Australian scientists have identified the TAK1 gene as a significant factor that helps cancer cells survive attacks from the immune system, potentially limiting the effectiveness of immunotherapy treatments.
A research team at the Olivia Newton-John Cancer Research Institute (ONJCRI) and WEHI found that TAK1 acts as a protective mechanism for cancer cells against CD8⁺ T cell activity. These T cells are key components of the immune response that target and kill abnormal cells, including those found in tumors.
The researchers conducted a genetic screen to identify genes that help cancer cells withstand immune attack. They discovered that when TAK1 was silenced using CRISPR/Cas9 technology in pre-clinical models with functioning immune systems, tumors without this gene grew poorly. This suggested that blocking TAK1 allows the immune system to control cancer growth more effectively.
Dr Anne Huber, a postdoctoral researcher at ONJCRI and La Trobe University's School of Cancer Medicine, explained: "It is known that TAK1 promotes cancer cell survival and blocks cell death, however we didn't know that cancer cells use this tactic to avoid killing by the immune system."

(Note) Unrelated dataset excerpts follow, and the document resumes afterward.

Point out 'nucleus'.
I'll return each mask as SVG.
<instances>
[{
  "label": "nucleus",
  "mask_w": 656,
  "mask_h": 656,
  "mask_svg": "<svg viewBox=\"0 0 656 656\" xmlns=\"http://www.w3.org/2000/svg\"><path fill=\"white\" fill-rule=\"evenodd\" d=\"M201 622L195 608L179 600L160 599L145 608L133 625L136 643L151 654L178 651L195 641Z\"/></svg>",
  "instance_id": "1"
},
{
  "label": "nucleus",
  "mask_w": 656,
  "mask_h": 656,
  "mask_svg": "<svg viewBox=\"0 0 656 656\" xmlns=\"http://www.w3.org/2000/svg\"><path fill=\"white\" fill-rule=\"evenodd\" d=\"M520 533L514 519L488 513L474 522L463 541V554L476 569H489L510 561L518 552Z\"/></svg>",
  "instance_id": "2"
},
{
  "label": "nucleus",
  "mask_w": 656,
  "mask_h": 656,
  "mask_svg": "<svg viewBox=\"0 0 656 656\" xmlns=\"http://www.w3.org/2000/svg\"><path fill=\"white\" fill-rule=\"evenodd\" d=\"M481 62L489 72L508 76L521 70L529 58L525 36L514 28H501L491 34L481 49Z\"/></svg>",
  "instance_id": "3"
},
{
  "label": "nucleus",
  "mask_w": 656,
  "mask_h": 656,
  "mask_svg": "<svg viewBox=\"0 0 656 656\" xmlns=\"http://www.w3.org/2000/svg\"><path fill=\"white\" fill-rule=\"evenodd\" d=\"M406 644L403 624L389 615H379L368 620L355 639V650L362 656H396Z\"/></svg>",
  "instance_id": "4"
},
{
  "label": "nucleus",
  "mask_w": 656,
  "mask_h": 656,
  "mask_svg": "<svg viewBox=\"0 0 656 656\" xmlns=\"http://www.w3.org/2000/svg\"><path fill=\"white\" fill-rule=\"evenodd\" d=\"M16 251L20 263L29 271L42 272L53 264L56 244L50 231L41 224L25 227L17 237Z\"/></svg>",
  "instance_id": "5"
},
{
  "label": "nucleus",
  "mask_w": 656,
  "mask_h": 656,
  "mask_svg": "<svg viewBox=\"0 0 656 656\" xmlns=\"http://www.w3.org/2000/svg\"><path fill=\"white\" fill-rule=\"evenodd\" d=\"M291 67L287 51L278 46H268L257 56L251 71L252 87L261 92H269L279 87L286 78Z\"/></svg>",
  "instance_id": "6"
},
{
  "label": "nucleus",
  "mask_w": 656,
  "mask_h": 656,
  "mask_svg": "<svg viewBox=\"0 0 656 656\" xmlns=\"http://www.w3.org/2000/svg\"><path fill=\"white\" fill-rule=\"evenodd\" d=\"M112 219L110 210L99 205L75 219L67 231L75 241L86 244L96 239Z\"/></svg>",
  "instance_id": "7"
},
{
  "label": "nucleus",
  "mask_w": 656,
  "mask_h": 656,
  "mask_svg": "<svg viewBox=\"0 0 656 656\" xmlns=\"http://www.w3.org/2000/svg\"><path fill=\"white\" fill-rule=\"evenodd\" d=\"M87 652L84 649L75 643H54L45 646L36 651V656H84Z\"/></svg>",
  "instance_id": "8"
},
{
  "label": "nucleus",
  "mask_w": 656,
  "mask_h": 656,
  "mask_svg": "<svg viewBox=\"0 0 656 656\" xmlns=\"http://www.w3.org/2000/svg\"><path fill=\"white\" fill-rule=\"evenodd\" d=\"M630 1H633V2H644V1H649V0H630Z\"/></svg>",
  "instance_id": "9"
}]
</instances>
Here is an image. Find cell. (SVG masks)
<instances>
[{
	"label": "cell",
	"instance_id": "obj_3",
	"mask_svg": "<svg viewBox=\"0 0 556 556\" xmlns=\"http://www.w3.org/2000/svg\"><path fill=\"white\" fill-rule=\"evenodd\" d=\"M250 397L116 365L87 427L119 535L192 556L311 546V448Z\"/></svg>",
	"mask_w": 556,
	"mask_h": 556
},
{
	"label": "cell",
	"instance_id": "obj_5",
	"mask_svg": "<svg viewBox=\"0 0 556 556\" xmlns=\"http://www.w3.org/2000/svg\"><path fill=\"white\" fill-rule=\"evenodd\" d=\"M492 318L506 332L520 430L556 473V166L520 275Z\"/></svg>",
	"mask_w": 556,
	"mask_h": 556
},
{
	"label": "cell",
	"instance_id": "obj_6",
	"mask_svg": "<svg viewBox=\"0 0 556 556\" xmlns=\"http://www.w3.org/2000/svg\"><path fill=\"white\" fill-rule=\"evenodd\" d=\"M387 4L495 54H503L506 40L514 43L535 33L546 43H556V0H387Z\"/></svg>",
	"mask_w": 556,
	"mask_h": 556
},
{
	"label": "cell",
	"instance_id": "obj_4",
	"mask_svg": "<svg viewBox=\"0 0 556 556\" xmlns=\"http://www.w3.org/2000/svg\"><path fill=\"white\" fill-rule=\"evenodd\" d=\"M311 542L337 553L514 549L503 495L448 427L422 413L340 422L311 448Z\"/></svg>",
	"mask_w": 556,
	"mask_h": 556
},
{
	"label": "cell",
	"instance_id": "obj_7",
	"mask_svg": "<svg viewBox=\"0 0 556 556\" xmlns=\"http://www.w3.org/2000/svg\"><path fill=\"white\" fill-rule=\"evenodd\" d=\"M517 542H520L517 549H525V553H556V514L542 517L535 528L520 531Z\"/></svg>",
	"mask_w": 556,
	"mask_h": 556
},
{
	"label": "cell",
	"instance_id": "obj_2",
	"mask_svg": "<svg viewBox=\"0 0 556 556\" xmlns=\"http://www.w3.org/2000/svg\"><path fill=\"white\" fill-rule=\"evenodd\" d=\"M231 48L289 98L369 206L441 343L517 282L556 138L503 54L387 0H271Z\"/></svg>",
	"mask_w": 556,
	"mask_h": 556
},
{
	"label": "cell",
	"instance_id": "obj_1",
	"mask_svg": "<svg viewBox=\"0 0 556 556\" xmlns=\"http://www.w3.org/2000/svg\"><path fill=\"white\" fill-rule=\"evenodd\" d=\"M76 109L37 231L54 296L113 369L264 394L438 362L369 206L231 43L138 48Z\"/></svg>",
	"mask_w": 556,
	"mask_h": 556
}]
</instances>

She added: "When TAK1 was blocked, immune signals generated by CD8+ T cells triggered the cancer cell's self-destruct pathways. Without TAK1, the cancer cells lose a key protein, cFLIP, that normally prevents cell death, and they become far more sensitive to immune attack."
Dr Tirta (Mario) Djajawi from ONJCRI noted: "Blocking TAK1 could make current immunotherapies more effective by stripping tumours of this protection. TAK1 is like a shock absorber that lets cancer cells survive the immune system's hardest hits. Remove it, and the tumour collapses under the force of immune attack."
The study included various types of cancers but focused mainly on melanoma—a disease diagnosed in 330,000 people globally each year and responsible for about 60,000 deaths annually as of 2022.
The next phase of research will investigate ways to block TAK1 using liquid nanoparticle technology while also testing how existing immunotherapies perform against cancer cells lacking this gene.
This project involved collaboration with Dr Stephin Vervoort's laboratory and Sarahi Mendoza Rivera at WEHI.